SingGuard-NSFA Offers Open-Source Guardrails for Agentic AI
A new open-source framework, SingGuard-NSFA, has been released to provide robust guardrails for agentic AI workflows, addressing operational threats with advanced risk taxonomy and efficient inference modes.

A new open-source framework named SingGuard-NSFA has been introduced to bolster the security of agentic AI workflows by implementing comprehensive guardrails against operational threats. Developed to address the growing complexities and potential risks associated with autonomous AI agents, SingGuard-NSFA provides a structured approach to mitigating vulnerabilities inherent in these systems.
The framework is built upon four distinct models, each based on Qwen3.5 base backbones, and available in parameter sizes of 0.8B, 2B, 4B, and 9B. This tiered approach allows for flexibility in deployment, catering to different performance and resource requirements while maintaining a consistent security posture.
Central to SingGuard-NSFA is its novel risk taxonomy, which meticulously organizes threats along the Confidentiality, Integrity, and Availability (CIA) triad. This taxonomy defines 185 distinct risk variants, further grouped into broader domains and categories. These are cross-validated against established security guidelines, including those from OWASP, ensuring a thorough and industry-aligned approach to threat identification. The taxonomy specifically addresses query-side threats such as prompt injection, jailbreaks, malicious code requests, sensitive information exfiltration, dangerous operations, tool abuse, and resource exhaustion. It also covers response-side threats like hazardous action generation and sensitive data leakage.

> [ENTRIES SHOWN]
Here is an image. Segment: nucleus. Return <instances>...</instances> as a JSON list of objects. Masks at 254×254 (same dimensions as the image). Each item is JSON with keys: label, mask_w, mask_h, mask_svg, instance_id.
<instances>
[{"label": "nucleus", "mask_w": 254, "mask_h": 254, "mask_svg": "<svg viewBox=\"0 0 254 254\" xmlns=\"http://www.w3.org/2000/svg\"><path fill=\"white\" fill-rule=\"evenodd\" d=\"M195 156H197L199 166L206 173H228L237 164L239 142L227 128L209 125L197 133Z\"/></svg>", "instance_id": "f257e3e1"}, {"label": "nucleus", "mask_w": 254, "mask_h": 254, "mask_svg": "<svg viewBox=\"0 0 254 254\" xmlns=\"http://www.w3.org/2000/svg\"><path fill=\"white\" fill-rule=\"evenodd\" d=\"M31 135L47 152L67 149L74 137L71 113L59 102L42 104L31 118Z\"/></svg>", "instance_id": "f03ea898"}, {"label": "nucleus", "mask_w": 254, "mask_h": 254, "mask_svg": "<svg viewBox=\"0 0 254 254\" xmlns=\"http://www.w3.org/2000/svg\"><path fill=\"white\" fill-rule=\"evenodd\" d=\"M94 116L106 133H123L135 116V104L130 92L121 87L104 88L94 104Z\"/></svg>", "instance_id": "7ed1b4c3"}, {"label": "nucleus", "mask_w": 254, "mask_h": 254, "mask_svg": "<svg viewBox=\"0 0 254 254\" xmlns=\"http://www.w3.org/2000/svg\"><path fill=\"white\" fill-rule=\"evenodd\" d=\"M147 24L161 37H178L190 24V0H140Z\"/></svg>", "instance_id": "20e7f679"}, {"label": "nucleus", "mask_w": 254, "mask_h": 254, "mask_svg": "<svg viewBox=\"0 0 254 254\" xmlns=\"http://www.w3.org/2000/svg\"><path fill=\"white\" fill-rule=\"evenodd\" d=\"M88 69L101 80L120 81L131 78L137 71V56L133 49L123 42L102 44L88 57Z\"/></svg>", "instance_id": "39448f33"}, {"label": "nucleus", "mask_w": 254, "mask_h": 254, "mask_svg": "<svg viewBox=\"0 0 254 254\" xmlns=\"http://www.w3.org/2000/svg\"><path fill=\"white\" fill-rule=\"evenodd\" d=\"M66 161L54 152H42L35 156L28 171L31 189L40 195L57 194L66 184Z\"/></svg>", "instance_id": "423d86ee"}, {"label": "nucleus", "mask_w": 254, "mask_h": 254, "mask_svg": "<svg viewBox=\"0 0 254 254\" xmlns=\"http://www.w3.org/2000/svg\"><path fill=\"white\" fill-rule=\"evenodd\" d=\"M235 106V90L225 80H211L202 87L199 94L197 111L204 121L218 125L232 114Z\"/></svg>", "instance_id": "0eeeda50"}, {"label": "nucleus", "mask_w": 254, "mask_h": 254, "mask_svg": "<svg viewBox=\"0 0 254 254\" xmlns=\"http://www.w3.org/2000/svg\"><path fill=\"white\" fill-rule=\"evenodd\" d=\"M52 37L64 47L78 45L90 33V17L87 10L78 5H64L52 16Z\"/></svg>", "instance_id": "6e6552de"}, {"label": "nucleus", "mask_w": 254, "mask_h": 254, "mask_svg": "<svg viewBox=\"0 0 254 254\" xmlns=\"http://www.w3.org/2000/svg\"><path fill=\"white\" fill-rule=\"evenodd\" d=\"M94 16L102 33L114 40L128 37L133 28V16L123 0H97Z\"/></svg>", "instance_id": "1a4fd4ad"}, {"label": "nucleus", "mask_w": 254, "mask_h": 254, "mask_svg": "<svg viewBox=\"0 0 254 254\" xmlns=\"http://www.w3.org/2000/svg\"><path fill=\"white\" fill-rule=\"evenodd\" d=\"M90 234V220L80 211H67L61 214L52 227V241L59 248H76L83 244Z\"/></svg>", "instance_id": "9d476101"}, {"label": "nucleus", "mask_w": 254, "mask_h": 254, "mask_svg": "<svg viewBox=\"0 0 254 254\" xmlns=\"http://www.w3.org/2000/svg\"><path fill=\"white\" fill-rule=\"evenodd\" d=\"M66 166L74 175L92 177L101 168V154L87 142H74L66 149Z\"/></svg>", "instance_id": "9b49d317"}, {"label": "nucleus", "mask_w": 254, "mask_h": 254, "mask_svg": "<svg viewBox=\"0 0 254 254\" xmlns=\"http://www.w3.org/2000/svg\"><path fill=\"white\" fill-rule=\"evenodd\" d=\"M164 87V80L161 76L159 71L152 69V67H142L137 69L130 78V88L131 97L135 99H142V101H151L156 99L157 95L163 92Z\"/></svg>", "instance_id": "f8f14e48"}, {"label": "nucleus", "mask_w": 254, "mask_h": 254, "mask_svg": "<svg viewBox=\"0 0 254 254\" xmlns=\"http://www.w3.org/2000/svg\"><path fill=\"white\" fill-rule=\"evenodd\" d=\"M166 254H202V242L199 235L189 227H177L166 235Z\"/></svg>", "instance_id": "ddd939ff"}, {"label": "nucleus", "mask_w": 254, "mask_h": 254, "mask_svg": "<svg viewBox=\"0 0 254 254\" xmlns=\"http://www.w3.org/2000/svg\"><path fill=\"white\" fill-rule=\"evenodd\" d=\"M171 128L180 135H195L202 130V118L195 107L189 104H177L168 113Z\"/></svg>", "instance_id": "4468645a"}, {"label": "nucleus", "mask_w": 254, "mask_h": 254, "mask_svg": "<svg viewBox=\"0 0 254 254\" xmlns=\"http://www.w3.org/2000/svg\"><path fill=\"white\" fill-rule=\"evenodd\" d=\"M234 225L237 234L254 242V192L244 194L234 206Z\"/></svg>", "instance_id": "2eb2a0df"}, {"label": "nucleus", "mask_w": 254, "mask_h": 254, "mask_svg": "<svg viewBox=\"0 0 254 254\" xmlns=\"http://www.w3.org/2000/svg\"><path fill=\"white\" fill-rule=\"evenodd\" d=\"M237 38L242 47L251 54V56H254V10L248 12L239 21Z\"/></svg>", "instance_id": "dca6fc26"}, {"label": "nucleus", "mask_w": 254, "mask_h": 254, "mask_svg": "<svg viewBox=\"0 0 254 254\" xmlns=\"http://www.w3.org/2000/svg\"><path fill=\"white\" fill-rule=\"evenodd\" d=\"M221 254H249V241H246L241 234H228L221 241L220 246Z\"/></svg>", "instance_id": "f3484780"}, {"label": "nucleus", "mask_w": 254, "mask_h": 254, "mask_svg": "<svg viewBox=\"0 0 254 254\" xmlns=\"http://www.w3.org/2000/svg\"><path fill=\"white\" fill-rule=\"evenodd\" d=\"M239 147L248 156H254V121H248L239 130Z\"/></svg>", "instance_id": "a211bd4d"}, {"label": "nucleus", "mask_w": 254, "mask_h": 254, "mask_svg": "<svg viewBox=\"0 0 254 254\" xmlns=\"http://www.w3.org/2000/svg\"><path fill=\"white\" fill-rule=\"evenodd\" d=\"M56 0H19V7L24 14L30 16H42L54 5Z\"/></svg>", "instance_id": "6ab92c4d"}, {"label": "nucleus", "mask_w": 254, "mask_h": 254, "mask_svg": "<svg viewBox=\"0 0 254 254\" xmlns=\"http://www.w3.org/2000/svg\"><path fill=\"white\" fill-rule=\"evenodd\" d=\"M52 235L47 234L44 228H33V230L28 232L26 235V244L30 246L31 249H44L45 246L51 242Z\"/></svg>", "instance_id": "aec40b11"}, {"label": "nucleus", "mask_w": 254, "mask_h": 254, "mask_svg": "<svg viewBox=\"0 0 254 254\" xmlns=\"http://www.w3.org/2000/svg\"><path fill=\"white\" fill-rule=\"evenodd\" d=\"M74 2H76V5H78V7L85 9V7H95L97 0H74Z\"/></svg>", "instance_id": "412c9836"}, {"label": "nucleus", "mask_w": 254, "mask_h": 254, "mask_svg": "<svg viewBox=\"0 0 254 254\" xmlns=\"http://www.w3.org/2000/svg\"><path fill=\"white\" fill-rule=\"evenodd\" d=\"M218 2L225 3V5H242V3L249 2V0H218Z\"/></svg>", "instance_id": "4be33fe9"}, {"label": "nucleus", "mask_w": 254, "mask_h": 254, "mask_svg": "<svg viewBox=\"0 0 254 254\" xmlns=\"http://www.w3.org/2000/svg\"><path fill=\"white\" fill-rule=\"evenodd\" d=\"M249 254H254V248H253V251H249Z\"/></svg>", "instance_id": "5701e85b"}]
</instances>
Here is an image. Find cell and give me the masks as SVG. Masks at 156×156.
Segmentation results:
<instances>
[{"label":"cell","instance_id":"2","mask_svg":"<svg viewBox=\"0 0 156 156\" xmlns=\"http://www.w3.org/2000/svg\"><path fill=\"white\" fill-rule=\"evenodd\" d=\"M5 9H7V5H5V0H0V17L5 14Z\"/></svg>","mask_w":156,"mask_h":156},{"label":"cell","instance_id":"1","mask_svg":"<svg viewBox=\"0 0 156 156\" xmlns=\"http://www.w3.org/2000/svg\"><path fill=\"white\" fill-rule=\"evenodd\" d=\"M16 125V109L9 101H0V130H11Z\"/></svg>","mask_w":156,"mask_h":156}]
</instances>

> [YOUR INSTRUCTIONS] Copy again, word for word, the part of the SingGuard-NSFA article that opens with the words containing "SingGuard-NSFA Offers Open-Source" and closes with "in these systems.".

> [EXERCISE RESPONSE]
SingGuard-NSFA Offers Open-Source Guardrails for Agentic AI
A new open-source framework, SingGuard-NSFA, has been released to provide robust guardrails for agentic AI workflows, addressing operational threats with advanced risk taxonomy and efficient inference modes.

A new open-source framework named SingGuard-NSFA has been introduced to bolster the security of agentic AI workflows by implementing comprehensive guardrails against operational threats. Developed to address the growing complexities and potential risks associated with autonomous AI agents, SingGuard-NSFA provides a structured approach to mitigating vulnerabilities inherent in these systems.